NIAC Hosts Shirin Ebadi for Discussion on Human Rights, Engagement, and War, NIAC, April 28, 2011:
- “Wars and military attacks in nondemocratic countries should be forgotten because dictators actually like to be attacked by foreigners so that, on the excuse of national security, they can put away their opposition.”
- In support of sanctions focusing on human rights violators compared to economic sanctions: “These kind of sanctions are smart sanctions, meaning that it does not punish all of the people of one country, but only those who have committed the crimes.”
- “There should not be a wall built around Iran isolating it from the rest of the world.”

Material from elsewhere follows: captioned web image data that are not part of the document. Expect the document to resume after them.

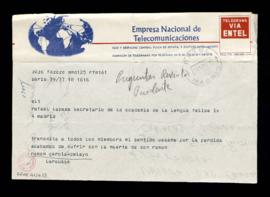 Telegrama de Ramón García-Pelayo, Larrouse, a Rafael Lapesa, secretario de la Real Academia Españ...
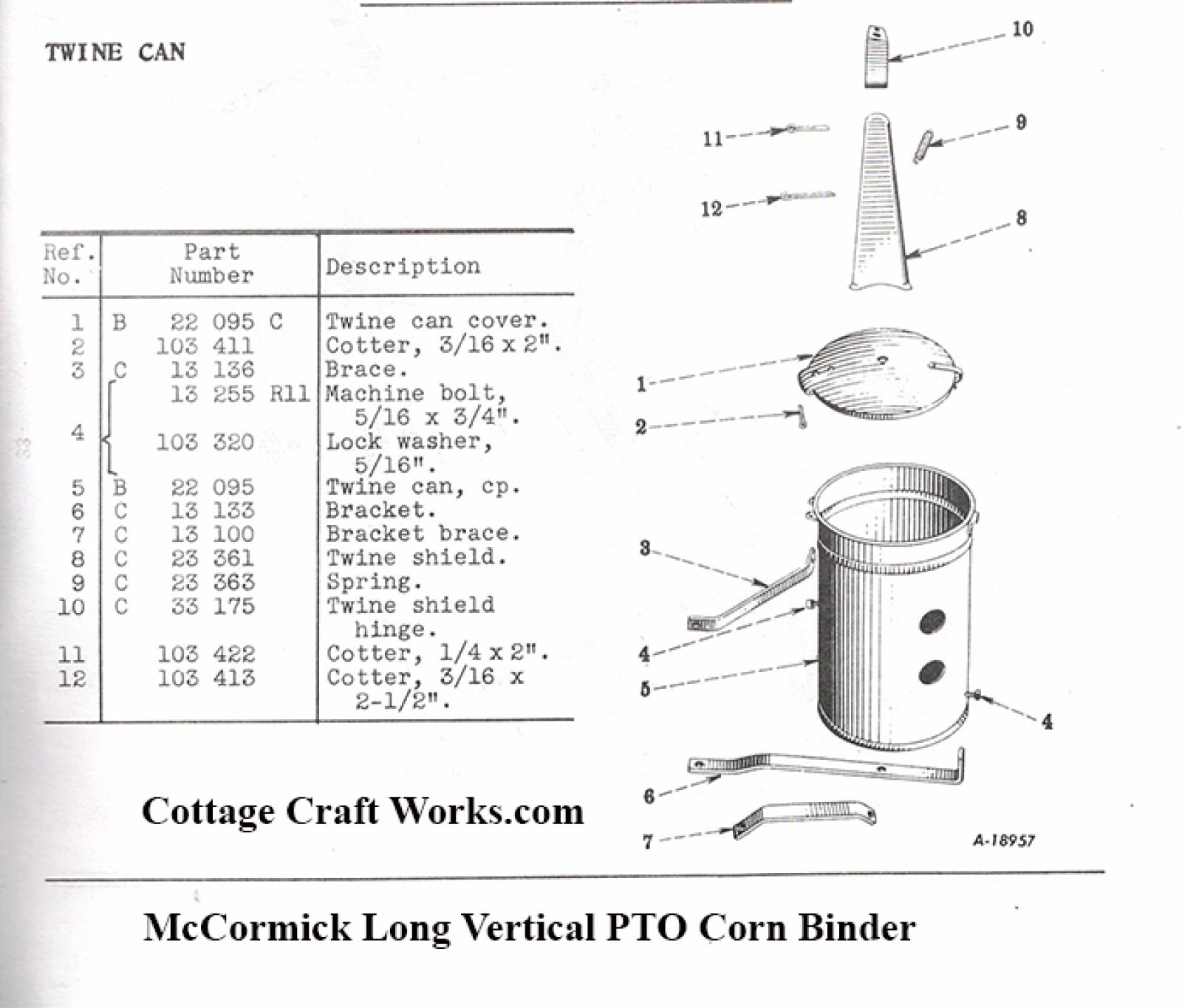 IHC PTO Corn Binder Twine Can Parts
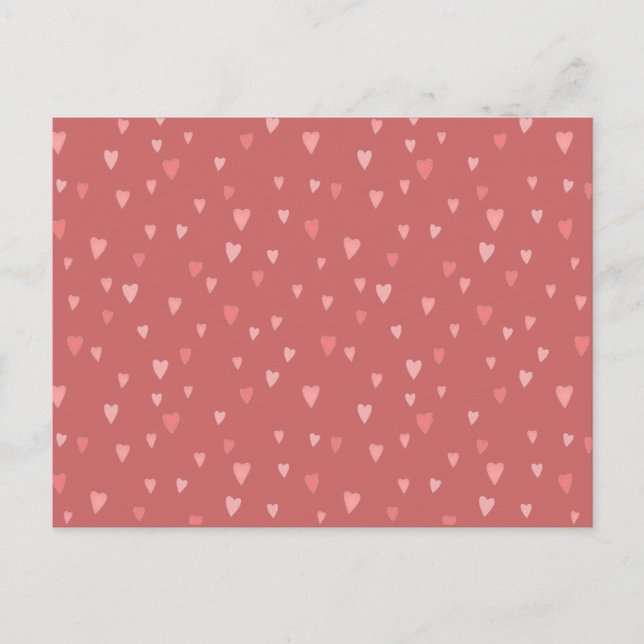 Pink Hearts Postcard (Front)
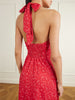 Jennah polka-dot recycled-crepe halterneck midi dress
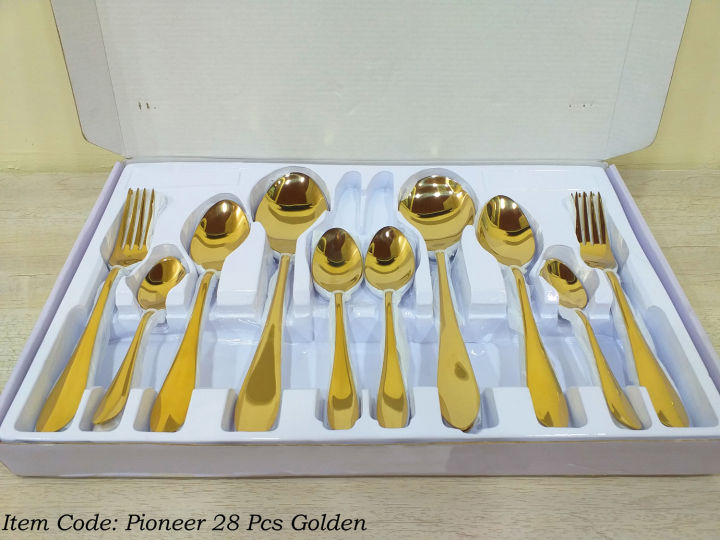 29 Pcs Stainless Steel Golden Cutlery Set Printed Box- Stylish Durable- New Design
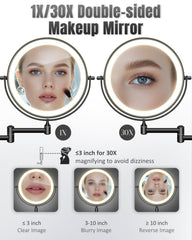 vpu close-up 30X reflection showing detail for precise eyebrow and lash work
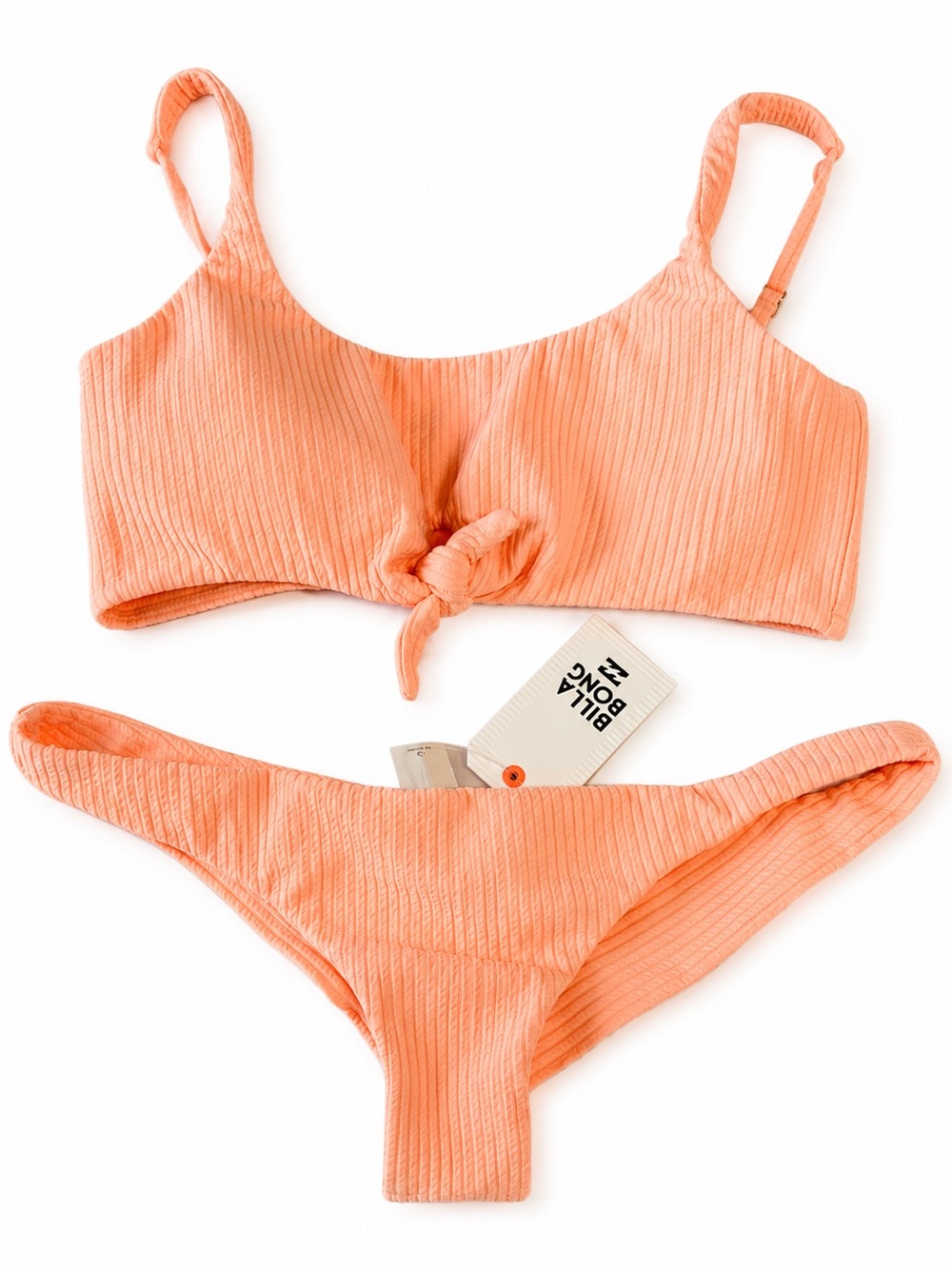 New Billabong Peach Ribbed Tie-Front Bikini Set Under The Sun Skinny Coverage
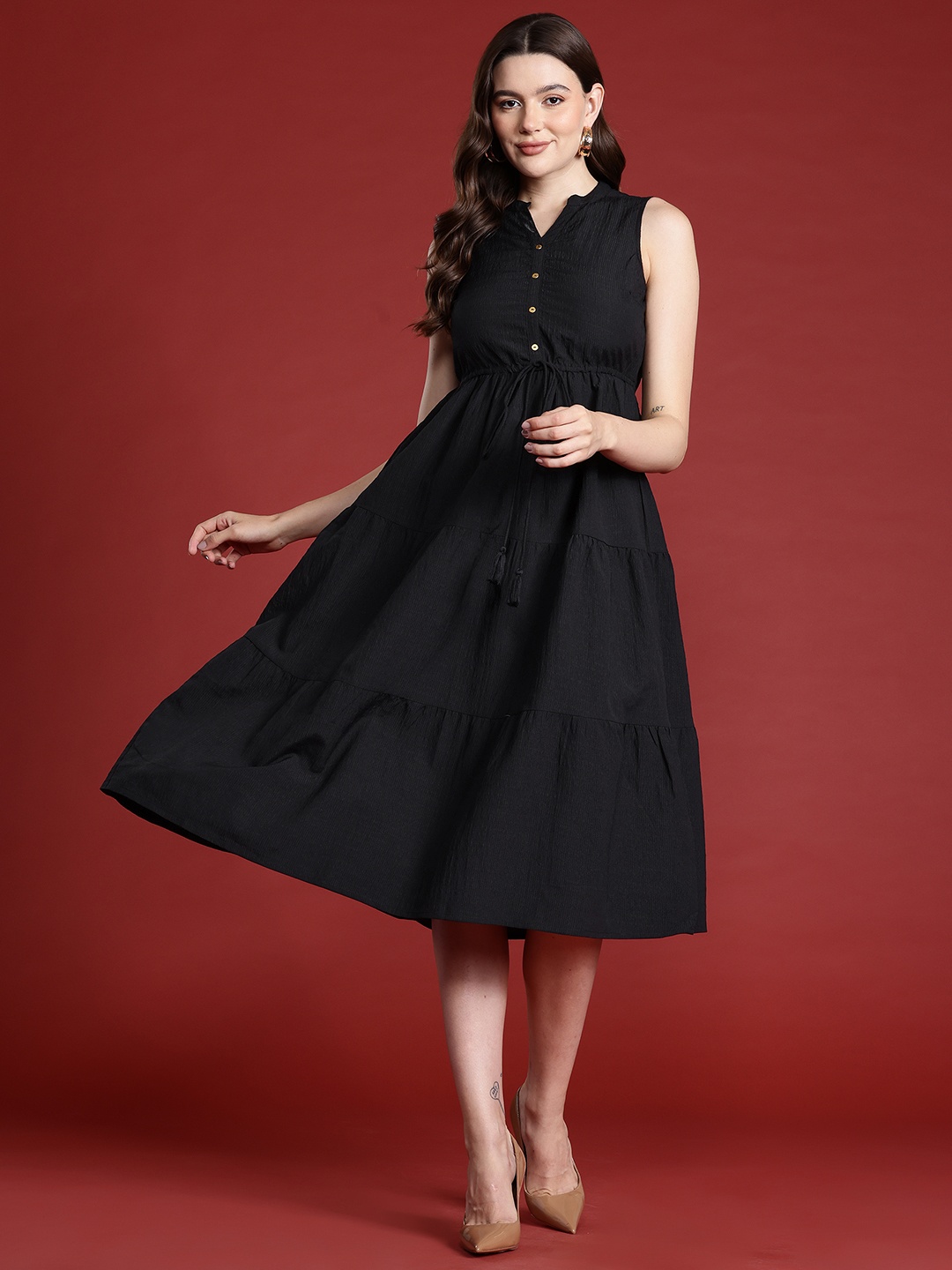 

All About You Formals Tiered A-Line Dress, Black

Akbar Ganji Says Military Attack On Iran Would Destroy Opposition, Lobelog, May 12th, 2010:
- On democracy and human rights taking root in Iran: “A military attack (on Iran) would destroy all of that,” he declared. The Green Movement, which Ganji obviously supports, would “melt away” if such an attack took place.
- Ganji noted that the Green Movement consists mostly of middle-class adherents and that “economic sanctions would destroy the middle class (and) … the Green Movement.” In any event, he went on, “the more economic sanctions are applied against Iran, the more the government will control the economy” due to the prevailing structures.
Open Letter from Akbar Ganji, Iran’s leading political dissident addresses the UN Secretary-General, Boston Review, November 9, 2011:
- “Even speaking about ‘the possibility’ of a military attack on Iran makes things extremely difficult for human rights and pro-democracy activists in Iran.”
- “The people of Iran and Iranian advocates for freedom and democracy are experiencing difficult days… We categorically reject a military attack on Iran.”
Raising Their Voices: Iranian Civil Society Reflections on the Military Option, International Campaign for Human Rights in Iran, July 25, 2011:
- The responses of these civil society leaders overwhelmingly reflect the opinion that an attack on Iran, no matter how limited in scope, would have ruinous consequences for Iranian society by entrenching the authoritarian regime, intensifying human rights abuses and likely thwarting the democratic aspirations of a large portion of the populace.
- With a military attack, the United States risks provoking the ire and distrust of the segment of Iranian society most open, and least adverse, to the United States and its allies. The United States would lose much of its ability to influence human rights developments in Iran, while prolonging US-Iranian hostilities for another generation.
- …they were largely united in their view that an attack would not diminish the repression, and would instead prove fatal to civil society and the pro-democracy movement.